DOCUMENT EXTRACT: Begin

You can learn more about rhythm and the real Keith Richards from the first 10 seconds of Start Me Up than from volumes of chord books. Start Me Up is one of the ultimate groove tunes in rock history with one of the most memorable guitar hooks of all time. A definitive track from the modern Stones era, it reached No. 2 as a hit single in 1981, and contains one of the most essential Keith riffs in the band’s entire catalog – and there are many in that 30-year-old catalog. Interestingly, it began life with a reggae feel, was recorded and discarded, and remained in the vault for a couple of years until the Stones revisited the piece for the Tattoo You album.
Start Me Up is a perfect example of Keith’s famed five-string open G major tuning (Gtr. 1). If you want to play this song authentically, begin by removing your 6th string. This is optional for players out there with floating whammy bars – in that case, removing a string can wreak havoc with your bridge balance and may feel very weird. Next, lower the 5th string a whole step to G and the 1st string a whole step to D. The 4th, 3rd, and 2nd strings remain the same as in standard tuning. If you have chosen to keep the 6th string on, make sure to avoid it when strumming – this is ungainly and no doubt why Keith removes it in the first place. Also, you may want to tune the 6th down to D to stay in open G tuning on the guitar. Gtr. 2, presumably on Wood’s part, is in standard tuning.

DOCUMENT EXTRACT: End
STUDY MATERIAL: Begin

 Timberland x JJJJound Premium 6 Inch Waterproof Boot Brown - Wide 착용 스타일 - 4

STUDY MATERIAL: End
STUDY MATERIAL: Begin

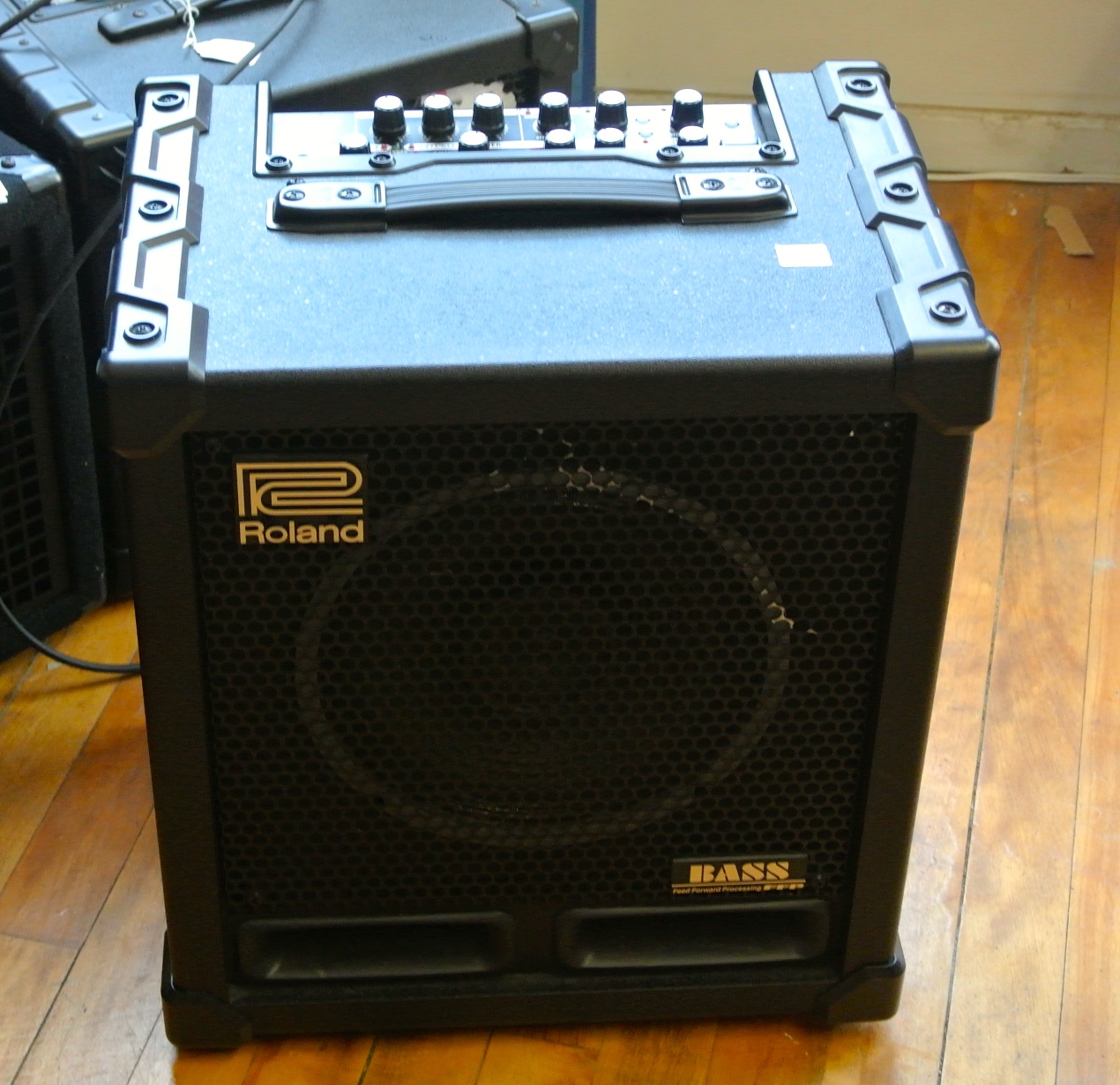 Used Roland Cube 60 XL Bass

STUDY MATERIAL: End

Transcribe the passage of the Start Me Up guitar lesson above, starting with "Start Me Up is a" and going on through "is in standard tuning.".

RESULT OF THIS EXERCISE »
Start Me Up is a perfect example of Keith’s famed five-string open G major tuning (Gtr. 1). If you want to play this song authentically, begin by removing your 6th string. This is optional for players out there with floating whammy bars – in that case, removing a string can wreak havoc with your bridge balance and may feel very weird. Next, lower the 5th string a whole step to G and the 1st string a whole step to D. The 4th, 3rd, and 2nd strings remain the same as in standard tuning. If you have chosen to keep the 6th string on, make sure to avoid it when strumming – this is ungainly and no doubt why Keith removes it in the first place. Also, you may want to tune the 6th down to D to stay in open G tuning on the guitar. Gtr. 2, presumably on Wood’s part, is in standard tuning.